Hannah set the bag on the table in front of me, then retreated to the opposite side of the room. I peeked inside. Three small, golden biscuits. I saw a bundle of red set on a stone by the side of a trail. I saw Greer. I pushed the bag away from me and looked out the back window through a gap in the curtains. The lawn was overgrown and the flowers Mom had planted our first year were in bloom. The sky was bright and cloudless.

“You haven't missed much,” she said. “They've turned the power back on for now and we're getting supplies again. Mail too. Astrid got a letter from some long-lost uncle. Don't think I've ever seen her so happy. Other than that, the Marvins sit on their side of the border and stare at us, and we sit on our side and stare at them.”

“They're stalling,” I said. “As soon as the reporters leave—”

“The adults say they can work something out.”

I laughed. Hannah turned toward the wall. Her lips drew taut, and she took a hard breath. I stared at the floor in front of the couch.

“There's a cookout in the park tonight,” she said. “I guess everybody's sick of eating out of the school cafeteria. I thought you might want to—”

“I'm not going to a party.”

“It's not a—look, the kids want to see you. They want you to come back.”

“I can't do that. You know I can't.”

“No,” she said. “I don't.”

I looked up. A shaft of sunlight had cut across her face.

“It's like the flu,” she said, that old intensity coming into her eyes. “Right? The way it's transmitted? These kids would do
anything
to make sure you never get sick. We can make it work. You just have to want to.”

I lowered my head, twisted at a bit of fabric at the edge of the couch.

Hannah's voice softened. “They get why you're here,” she said. “But they miss you. So do I. What do you think?”

“I think if none of you ever met me in the first place, then you wouldn't have anyone to miss.”
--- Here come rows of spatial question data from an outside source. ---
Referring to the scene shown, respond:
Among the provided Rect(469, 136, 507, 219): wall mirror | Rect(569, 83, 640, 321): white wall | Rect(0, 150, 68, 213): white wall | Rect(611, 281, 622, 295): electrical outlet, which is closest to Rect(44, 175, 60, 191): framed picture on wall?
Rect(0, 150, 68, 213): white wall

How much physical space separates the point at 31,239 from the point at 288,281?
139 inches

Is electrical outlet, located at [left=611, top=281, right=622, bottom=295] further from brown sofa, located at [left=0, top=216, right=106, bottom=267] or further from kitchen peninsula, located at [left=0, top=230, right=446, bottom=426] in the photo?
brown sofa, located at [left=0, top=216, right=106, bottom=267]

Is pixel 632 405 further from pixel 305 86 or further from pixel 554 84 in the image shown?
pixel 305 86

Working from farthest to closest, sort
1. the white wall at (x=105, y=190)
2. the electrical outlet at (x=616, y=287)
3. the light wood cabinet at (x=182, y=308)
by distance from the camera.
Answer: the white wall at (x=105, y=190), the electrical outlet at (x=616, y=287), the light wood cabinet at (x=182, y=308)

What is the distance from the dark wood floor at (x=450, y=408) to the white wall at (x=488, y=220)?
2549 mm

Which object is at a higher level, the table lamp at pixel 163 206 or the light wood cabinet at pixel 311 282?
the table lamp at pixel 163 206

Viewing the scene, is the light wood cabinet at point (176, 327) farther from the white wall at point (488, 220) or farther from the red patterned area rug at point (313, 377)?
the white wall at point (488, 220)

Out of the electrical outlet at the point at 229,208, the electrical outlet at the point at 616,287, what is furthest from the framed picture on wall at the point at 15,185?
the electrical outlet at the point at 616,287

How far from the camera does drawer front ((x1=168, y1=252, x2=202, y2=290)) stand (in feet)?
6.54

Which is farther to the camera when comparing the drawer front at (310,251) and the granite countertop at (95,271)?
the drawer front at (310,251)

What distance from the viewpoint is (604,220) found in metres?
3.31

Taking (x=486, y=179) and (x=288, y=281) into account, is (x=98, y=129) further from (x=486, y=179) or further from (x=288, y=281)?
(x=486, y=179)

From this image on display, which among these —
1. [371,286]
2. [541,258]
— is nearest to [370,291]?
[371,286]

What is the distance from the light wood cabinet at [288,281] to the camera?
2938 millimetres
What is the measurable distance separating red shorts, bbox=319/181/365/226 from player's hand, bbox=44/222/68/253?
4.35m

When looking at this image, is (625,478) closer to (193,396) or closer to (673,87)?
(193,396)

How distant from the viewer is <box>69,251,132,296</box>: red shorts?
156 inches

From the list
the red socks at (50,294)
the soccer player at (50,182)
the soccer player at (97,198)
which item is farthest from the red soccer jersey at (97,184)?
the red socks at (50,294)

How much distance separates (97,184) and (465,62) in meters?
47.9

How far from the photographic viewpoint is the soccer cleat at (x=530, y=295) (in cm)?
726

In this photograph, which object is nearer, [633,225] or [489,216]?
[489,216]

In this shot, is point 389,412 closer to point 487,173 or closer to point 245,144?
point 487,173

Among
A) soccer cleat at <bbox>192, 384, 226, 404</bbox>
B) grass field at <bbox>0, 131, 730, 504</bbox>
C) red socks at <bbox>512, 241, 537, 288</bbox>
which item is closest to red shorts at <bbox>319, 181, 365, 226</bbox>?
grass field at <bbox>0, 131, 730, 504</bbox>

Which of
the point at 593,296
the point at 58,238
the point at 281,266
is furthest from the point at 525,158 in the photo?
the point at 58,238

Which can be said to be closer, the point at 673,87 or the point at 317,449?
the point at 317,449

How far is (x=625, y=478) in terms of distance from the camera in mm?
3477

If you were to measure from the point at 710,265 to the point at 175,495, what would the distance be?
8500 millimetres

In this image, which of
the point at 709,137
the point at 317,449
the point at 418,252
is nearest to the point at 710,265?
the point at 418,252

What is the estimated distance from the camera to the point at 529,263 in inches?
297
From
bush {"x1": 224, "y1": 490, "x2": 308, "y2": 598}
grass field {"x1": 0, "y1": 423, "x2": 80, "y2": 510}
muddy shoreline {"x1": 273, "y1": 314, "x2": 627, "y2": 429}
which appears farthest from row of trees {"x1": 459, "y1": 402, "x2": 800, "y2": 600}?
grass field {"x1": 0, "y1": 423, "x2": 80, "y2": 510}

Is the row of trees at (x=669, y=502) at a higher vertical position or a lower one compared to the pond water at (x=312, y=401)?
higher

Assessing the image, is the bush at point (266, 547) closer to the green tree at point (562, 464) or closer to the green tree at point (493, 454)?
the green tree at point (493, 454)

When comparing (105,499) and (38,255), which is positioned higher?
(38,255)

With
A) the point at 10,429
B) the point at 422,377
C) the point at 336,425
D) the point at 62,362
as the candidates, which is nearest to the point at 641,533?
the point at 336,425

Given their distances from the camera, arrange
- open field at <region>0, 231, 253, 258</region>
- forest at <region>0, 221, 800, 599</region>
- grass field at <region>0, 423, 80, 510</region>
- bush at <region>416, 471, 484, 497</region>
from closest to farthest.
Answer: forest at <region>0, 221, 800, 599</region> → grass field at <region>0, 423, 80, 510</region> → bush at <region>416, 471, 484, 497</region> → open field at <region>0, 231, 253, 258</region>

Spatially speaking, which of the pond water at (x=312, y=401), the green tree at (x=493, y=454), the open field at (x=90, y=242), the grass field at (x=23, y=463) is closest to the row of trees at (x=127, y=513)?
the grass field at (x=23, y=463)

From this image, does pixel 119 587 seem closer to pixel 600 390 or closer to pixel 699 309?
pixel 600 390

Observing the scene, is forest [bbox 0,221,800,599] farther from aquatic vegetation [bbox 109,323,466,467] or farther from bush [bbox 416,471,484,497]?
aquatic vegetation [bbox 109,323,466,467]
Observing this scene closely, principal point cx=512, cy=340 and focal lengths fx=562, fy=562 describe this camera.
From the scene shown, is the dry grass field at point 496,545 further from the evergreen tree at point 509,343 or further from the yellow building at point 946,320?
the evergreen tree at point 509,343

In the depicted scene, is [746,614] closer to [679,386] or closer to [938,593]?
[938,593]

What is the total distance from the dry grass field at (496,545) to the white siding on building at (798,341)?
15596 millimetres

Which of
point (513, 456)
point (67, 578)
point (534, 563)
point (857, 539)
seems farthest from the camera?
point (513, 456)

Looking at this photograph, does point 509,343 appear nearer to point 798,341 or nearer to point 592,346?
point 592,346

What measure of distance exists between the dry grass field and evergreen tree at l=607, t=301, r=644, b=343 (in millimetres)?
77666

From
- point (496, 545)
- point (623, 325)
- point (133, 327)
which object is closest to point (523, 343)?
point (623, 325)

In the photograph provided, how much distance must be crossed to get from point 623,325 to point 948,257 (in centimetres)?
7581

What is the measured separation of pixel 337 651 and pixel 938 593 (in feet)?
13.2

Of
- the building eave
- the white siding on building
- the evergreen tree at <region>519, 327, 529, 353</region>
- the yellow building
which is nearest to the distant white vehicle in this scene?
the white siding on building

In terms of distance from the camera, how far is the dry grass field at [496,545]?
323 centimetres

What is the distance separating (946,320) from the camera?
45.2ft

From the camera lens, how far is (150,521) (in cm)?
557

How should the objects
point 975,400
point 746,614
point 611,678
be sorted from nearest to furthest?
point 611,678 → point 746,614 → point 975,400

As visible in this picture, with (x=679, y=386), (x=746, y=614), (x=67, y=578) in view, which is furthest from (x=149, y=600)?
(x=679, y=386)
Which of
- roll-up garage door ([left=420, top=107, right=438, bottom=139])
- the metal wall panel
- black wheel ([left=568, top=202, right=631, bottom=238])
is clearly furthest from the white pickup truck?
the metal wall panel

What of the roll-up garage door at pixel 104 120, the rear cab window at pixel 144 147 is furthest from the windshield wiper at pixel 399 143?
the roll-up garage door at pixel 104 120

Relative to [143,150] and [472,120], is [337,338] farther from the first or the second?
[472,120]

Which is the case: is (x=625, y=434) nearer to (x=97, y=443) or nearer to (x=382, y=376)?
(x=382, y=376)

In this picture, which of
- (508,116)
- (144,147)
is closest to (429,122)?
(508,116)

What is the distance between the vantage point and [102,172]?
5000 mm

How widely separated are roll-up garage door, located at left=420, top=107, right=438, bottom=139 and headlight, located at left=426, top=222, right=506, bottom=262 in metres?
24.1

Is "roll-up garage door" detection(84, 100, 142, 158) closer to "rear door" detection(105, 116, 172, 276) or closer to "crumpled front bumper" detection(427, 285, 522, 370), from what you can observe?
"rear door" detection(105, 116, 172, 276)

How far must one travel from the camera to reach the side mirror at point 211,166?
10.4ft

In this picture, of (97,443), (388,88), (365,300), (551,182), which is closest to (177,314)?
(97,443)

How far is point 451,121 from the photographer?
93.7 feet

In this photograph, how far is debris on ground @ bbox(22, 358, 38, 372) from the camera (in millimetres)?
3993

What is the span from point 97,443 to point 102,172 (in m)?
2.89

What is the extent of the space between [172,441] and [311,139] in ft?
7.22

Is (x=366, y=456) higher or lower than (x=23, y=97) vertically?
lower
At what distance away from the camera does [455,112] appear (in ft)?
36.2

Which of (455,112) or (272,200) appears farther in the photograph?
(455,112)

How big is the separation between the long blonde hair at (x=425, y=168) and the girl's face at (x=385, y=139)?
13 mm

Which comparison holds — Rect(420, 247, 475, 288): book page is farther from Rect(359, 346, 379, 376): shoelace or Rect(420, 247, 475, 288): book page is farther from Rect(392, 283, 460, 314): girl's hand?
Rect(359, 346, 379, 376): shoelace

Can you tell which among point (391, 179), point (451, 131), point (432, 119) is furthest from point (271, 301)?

Hannah started to reach out to me, but I got up from the couch and went upstairs to your room. It was as neat as ever. Clothes put away. Desk clean. Books arranged on the shelves alongside your trophies and ribbons from track. Your bed was rumpled, though, which was strange. I wondered if I'd been sleeping there all this time.

I sat on the floor with my back pressed up against the foot of your bed. In front of me were four large plastic bins with blue tops. They were the ones you kept in the attic, so I figured I must have pulled them down at some point. I popped off the lids. The comics inside were just as you left them, alphabetized, with the titles divided by hand-labeled sheets of white cardboard.
Alias. Alpha Flight. Avengers. Batman. Blue Devil. The Brotherhood of Wings.

These were the single issues, before they'd been collected into volumes. Mint condition. I pulled them out in a stack and sat there with them in my lap, shuffling through the covers and then dividing them into four piles, one for each of the four volumes. I started at the beginning and worked through the series until I found myself back at
Behold, Abaddon.

“So how does it end?”

Hannah was standing in the doorway. Some time must have passed because the light coming in from the window behind her had turned a twilight bluish gray. She nodded toward the comic in my hand.

“He didn't just end it with everybody dead, did he?”

I shook my head. Hannah sat down behind me, on the far side of the bed.

“So what happened?”

I turned through the pages until I came to Cardinal running through the Aerie as bombs exploded all around him.

“Cardinal had built this experimental time machine,” I said. “He used it to go back a hundred years, to when Liberty City was still Abaddon. He thought that since he knew what was going to happen, he'd be able to stop everything before it started. He thought he could bring his friends back.”